▶ Set problem:
Please reproduce the lines of the listing word for word, starting with the line that contains "Roughly how far" and going on through the line that contains "0.91 metres", both of those lines included.

▶ Information shown:

════════════════

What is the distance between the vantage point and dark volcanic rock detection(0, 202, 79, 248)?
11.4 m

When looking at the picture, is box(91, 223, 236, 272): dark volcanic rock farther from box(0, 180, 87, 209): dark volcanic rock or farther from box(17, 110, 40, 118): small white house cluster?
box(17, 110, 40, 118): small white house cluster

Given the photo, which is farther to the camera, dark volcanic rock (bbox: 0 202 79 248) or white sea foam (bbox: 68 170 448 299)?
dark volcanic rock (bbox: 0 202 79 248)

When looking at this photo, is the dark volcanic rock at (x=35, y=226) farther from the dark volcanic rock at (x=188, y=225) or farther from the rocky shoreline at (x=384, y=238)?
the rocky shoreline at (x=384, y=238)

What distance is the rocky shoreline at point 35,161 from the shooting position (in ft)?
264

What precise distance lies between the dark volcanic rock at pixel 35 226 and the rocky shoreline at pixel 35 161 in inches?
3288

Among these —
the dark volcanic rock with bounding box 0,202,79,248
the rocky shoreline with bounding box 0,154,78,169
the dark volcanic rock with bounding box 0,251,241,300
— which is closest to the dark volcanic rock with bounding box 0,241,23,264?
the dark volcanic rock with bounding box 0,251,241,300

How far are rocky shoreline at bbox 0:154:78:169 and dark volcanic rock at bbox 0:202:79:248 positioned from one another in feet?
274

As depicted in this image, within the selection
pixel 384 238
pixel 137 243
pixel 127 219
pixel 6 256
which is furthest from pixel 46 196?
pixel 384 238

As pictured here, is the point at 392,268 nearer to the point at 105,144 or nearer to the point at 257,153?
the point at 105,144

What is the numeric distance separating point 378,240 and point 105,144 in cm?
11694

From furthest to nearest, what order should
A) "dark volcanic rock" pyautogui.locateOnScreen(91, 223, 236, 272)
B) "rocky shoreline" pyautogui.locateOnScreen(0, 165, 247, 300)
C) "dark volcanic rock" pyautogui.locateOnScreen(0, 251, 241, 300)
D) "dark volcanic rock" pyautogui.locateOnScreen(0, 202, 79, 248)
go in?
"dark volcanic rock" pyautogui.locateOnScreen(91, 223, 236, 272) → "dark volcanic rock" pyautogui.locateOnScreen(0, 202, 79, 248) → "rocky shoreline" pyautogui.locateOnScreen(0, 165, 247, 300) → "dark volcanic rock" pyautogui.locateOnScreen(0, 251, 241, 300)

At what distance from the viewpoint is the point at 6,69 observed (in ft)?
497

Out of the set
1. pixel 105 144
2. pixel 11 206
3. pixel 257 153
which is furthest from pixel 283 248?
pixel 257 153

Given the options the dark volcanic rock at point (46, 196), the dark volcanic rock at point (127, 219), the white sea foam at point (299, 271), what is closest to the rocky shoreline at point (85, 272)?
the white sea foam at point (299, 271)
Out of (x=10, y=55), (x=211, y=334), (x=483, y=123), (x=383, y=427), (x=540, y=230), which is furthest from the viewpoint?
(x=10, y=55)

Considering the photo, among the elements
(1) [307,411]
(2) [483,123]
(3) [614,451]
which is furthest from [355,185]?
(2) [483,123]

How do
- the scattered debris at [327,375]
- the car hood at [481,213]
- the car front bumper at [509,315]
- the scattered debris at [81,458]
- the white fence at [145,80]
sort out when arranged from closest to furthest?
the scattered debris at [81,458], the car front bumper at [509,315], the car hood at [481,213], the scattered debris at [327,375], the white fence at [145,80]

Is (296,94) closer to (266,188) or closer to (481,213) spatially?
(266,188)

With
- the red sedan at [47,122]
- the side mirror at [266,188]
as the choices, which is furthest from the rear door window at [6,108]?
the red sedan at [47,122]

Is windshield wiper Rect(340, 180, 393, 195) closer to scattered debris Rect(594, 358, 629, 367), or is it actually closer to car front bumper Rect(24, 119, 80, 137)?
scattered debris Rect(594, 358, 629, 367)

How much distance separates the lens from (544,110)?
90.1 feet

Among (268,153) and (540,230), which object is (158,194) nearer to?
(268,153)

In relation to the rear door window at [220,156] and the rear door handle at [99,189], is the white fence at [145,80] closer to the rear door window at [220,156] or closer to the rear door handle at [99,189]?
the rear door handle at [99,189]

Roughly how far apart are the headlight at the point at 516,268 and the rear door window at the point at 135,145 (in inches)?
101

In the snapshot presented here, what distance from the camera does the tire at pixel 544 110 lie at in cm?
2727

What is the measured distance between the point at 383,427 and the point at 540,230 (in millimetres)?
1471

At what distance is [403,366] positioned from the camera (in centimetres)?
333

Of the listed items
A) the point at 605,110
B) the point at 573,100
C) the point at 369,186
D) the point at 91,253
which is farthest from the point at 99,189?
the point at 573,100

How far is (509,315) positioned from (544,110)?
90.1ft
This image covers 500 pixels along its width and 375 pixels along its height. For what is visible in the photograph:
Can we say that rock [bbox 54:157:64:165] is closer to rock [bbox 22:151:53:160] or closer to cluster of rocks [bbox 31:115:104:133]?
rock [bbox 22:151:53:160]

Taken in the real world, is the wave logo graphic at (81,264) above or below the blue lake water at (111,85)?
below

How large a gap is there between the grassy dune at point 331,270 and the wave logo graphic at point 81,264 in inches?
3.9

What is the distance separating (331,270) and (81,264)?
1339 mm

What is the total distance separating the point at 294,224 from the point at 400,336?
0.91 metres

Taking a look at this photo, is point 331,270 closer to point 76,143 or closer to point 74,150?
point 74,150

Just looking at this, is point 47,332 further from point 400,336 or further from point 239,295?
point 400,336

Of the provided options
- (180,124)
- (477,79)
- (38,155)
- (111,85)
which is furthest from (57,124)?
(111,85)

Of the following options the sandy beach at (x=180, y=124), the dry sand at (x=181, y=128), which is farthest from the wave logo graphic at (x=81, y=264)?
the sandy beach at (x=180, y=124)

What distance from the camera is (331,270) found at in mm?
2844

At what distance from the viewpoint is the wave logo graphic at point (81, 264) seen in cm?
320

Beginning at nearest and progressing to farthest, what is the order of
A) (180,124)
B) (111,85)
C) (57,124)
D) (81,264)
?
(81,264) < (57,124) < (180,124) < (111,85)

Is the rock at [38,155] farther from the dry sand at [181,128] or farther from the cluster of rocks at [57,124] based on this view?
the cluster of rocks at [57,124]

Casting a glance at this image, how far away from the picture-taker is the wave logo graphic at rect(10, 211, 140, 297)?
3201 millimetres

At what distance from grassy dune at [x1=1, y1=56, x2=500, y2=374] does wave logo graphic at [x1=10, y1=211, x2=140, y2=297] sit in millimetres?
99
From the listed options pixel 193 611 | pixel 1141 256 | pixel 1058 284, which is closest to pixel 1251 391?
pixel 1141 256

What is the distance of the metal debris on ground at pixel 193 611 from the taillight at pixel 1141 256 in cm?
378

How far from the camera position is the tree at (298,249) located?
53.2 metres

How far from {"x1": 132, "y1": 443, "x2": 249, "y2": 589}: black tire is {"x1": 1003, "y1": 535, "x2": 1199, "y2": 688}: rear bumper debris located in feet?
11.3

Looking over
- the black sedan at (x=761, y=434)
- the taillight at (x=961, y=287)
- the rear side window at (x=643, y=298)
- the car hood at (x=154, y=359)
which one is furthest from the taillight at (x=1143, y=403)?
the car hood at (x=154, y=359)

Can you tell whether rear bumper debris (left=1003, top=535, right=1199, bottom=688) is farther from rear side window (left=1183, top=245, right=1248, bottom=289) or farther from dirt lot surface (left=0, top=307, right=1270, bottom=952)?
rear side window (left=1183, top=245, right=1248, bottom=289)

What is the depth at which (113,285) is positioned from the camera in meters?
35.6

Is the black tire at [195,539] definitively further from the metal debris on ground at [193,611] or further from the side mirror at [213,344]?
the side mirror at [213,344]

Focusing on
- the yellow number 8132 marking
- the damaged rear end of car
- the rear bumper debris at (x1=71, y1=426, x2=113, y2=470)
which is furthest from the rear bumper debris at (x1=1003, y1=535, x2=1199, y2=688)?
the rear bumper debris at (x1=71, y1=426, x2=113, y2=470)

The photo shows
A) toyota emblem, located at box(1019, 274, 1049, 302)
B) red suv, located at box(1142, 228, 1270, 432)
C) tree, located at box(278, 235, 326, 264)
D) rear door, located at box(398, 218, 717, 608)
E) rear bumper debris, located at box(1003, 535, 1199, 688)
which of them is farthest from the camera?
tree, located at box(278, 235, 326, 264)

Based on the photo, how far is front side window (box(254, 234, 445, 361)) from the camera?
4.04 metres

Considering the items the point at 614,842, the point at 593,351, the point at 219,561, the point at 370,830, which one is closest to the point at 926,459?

════════════════

▶ Answer to the problem:
Roughly how far apart are the headlight at the point at 516,268 and the rear door window at the point at 135,145 (in inches)?
101

In the snapshot presented here, what distance from the camera does the tire at pixel 544 110 lie at in cm?
2727

What is the measured distance between the point at 383,427 and the point at 540,230 (in millimetres)?
1471

At what distance is [403,366] positioned from the camera (in centimetres)?
333

Of the listed items
A) the point at 605,110
B) the point at 573,100
C) the point at 369,186
D) the point at 91,253
which is farthest from the point at 99,189?
the point at 573,100

How far is (509,315) positioned from (544,110)?
90.1ft
This image covers 500 pixels along its width and 375 pixels along its height. For what is visible in the photograph:
Can we say that rock [bbox 54:157:64:165] is closer to rock [bbox 22:151:53:160] or closer to cluster of rocks [bbox 31:115:104:133]?
rock [bbox 22:151:53:160]

Taken in the real world, is the wave logo graphic at (81,264) above or below the blue lake water at (111,85)?
below

How large a gap is there between the grassy dune at point 331,270 and the wave logo graphic at point 81,264 in inches?
3.9

What is the distance separating (331,270) and (81,264)?
1339 mm

What is the total distance separating the point at 294,224 from the point at 400,336?
0.91 metres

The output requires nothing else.